START MATERIAL PROVIDED

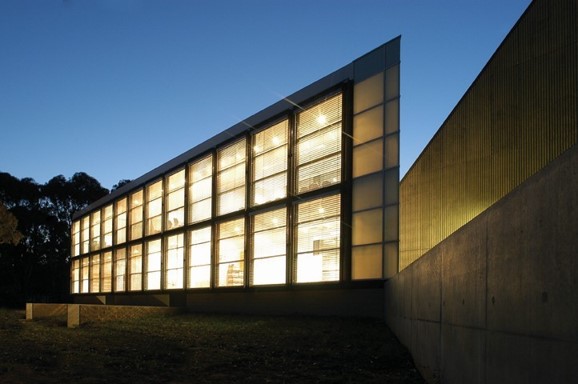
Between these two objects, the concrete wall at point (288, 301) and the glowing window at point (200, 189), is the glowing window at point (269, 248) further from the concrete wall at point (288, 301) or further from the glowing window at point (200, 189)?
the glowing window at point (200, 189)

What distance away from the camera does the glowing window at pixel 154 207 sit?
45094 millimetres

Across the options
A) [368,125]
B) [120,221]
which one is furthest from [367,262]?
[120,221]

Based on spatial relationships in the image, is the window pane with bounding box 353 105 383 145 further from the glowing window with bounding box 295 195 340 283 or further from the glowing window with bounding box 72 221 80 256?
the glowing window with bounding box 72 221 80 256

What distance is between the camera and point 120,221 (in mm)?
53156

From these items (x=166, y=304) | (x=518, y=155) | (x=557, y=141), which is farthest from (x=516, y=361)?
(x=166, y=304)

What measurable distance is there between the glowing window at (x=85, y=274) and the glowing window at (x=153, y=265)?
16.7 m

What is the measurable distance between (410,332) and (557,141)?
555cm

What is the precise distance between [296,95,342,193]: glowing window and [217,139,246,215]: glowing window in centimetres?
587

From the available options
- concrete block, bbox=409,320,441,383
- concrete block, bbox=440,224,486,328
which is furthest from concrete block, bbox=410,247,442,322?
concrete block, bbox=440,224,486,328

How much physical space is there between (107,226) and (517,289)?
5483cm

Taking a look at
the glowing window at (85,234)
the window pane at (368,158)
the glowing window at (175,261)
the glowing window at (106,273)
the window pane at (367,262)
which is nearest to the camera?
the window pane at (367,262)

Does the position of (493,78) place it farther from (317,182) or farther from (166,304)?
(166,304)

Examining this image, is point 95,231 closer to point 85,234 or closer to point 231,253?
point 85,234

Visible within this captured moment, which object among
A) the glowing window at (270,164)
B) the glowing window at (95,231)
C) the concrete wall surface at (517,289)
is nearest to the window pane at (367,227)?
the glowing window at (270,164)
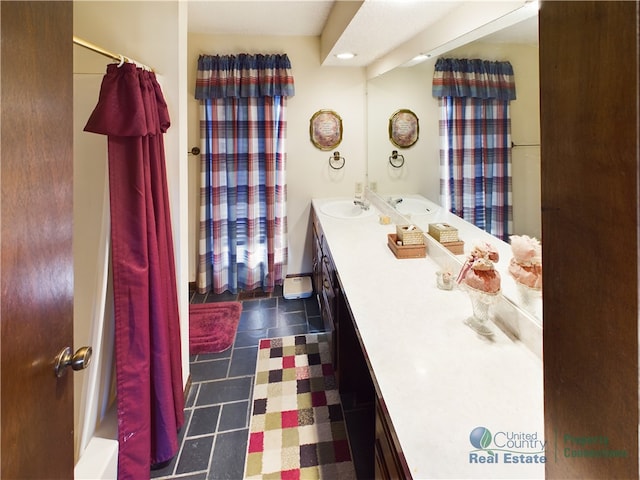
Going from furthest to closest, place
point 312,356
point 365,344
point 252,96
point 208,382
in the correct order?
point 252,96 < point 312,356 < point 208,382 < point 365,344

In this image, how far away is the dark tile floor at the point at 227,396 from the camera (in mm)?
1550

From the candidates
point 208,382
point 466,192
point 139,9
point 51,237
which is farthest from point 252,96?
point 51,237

END MATERIAL PROVIDED
START MATERIAL PROVIDED

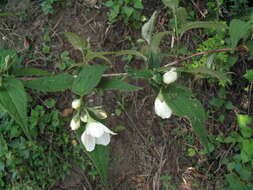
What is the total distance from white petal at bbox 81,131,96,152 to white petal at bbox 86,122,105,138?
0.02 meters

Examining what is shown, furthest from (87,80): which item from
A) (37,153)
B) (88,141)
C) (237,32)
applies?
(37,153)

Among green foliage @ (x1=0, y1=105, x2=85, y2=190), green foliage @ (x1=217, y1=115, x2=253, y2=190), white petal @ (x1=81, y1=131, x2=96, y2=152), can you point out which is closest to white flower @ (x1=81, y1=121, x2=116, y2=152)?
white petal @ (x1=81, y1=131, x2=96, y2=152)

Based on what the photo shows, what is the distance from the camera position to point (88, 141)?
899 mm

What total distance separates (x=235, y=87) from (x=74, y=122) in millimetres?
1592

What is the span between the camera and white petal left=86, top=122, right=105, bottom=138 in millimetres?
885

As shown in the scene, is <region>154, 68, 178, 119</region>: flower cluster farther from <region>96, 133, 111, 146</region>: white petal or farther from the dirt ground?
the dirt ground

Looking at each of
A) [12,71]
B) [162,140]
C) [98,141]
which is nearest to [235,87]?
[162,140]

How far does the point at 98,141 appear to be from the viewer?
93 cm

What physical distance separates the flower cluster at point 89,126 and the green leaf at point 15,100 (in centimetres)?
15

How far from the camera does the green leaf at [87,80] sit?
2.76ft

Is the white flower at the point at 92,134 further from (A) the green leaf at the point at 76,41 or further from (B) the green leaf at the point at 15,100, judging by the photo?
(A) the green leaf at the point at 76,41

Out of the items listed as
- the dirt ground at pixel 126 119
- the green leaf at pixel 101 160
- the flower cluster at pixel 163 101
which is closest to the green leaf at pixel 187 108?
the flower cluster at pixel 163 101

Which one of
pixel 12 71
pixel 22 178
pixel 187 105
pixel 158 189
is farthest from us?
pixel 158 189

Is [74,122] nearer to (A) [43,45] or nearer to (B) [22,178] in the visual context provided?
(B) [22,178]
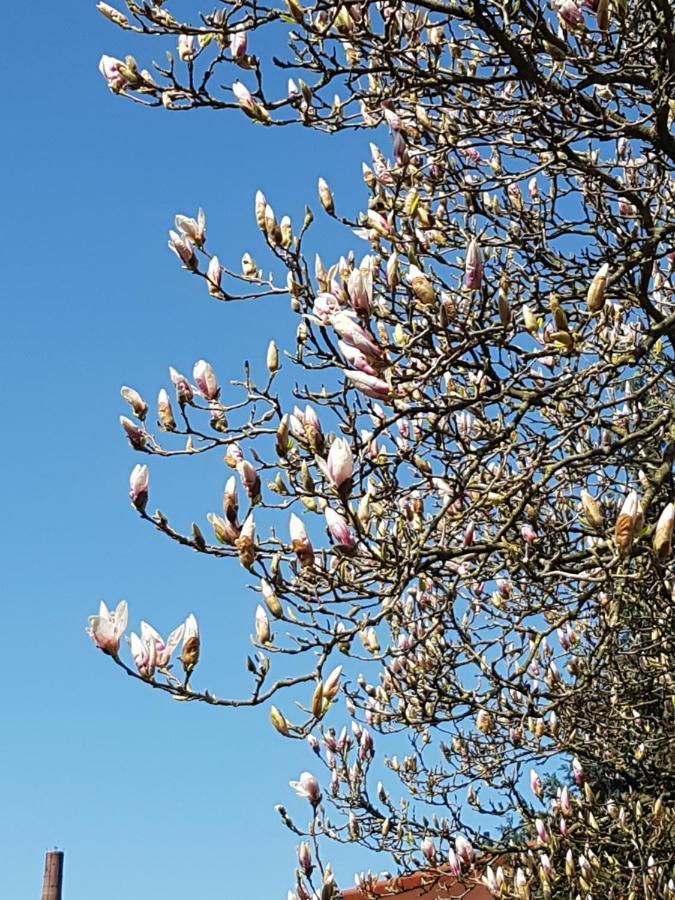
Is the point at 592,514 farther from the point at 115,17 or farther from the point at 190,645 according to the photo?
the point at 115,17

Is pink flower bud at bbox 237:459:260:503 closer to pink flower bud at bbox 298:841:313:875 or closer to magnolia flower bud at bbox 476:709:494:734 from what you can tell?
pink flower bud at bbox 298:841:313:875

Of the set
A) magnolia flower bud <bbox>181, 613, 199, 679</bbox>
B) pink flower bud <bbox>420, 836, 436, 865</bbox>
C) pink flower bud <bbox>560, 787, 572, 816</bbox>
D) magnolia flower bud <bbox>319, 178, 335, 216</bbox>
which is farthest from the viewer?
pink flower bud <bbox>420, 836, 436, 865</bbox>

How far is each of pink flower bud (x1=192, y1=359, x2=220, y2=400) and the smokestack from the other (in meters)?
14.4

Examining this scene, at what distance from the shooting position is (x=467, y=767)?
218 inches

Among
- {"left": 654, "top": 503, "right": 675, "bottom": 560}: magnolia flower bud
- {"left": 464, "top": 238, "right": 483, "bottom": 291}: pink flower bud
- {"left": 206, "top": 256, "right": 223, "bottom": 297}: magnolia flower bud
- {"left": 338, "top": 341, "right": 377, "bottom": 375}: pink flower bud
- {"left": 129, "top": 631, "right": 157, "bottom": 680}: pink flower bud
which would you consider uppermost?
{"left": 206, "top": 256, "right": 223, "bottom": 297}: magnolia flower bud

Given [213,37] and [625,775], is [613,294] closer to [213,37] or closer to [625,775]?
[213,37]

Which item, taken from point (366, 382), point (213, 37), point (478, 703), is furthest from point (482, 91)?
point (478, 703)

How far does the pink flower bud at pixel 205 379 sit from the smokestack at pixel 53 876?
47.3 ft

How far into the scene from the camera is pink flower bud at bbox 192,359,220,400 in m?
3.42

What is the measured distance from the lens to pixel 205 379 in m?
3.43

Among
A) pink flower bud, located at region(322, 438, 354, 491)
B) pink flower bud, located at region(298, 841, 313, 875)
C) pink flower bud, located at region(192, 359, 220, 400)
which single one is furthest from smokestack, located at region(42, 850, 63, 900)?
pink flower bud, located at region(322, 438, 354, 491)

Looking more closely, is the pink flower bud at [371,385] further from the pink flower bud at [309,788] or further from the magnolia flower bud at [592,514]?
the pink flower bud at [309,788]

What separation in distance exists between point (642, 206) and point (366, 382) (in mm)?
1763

END MATERIAL PROVIDED

BRIEF: From the listing above, extract every line that contains the string "scene". The match is case-sensitive.

WORKED SOLUTION:
As shown in the scene, is <region>154, 68, 178, 119</region>: flower cluster farther from <region>96, 133, 111, 146</region>: white petal or farther from the dirt ground?
Examining this scene, at what distance from the shooting position is (x=467, y=767)?
How far into the scene from the camera is pink flower bud at bbox 192,359,220,400 in m?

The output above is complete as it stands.